At least 26 people died and dozens of others were injured in forest fires that ravaged 14 districts of northern Algeria on Wednesday, the interior minister said. Kamel Beldjoud told state television that 24 people lost their lives in fires in El Tarf, near the border with Tunisia, in addition to two others who died earlier in Setif.
Emergency services in Setif had said that two women, "a 58-year-old mother and her 31-year-old daughter", were killed in the town.
In Souk Ahras, further to the east near Algeria's border with Tunisia, people were seen fleeing their homes as fires spread before firefighting helicopters were deployed.
An earlier toll said four people in Souk Ahras suffered burns and 41 others had breathing difficulties, the authorities said.
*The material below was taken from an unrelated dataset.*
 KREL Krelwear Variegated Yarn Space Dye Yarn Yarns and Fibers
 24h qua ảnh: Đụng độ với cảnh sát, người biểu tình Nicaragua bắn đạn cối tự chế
Media reports said 350 residents had been evacuated.
No updated toll was given on the number of people injured in the fires in other areas.
According to television station Ennahar, around fifty people were taken to hospital in El Tarf, a town with a population of around 100,000.
The gendarmerie has closed several roads as a result of the fires.
"Thirty-nine fires are underway in 14 districts," the emergency services said, noting that El Tarf was the worst hit, with 16 fires in progress.
Helicopters used suspended buckets to drop water on fires in three areas, including Souk Ahras.
Algeria chartered a Russian water bomber plane, but it had broken down and will not be working again until Saturday, Beldjoud said.
The fires have reopened a debate over concerns there are not enough water bombers in the country.
According to the Mena Defense website, the Algerian authorities cancelled a contract with a Spanish company for the supply of seven water bomber planes following Algeria's diplomatic fall out with Madrid earlier this year. No action has been taken to replace the Spanish planes, which were set to be supplied by Air Nostrum subsidiary Plysa, according to local media. Since the start of August, 106 fires have broken out in Algeria, destroying more than 2,500 hectares of woodland.
Beldjoud said some of the fires were started by people.
Wednesday's toll brings the total number of people killed in wildfires this summer up to 30.
Algeria is Africa's largest country but it only has 4.1 million hectares (10.1 million acres) of forest.
Each year the north of the country is affected by forest fires, a problem that has worsened due to climate change.
Last year, at least 90 people died in forest fires that ravaged northern Algeria, destroying more than 100,000 hectares of woodland.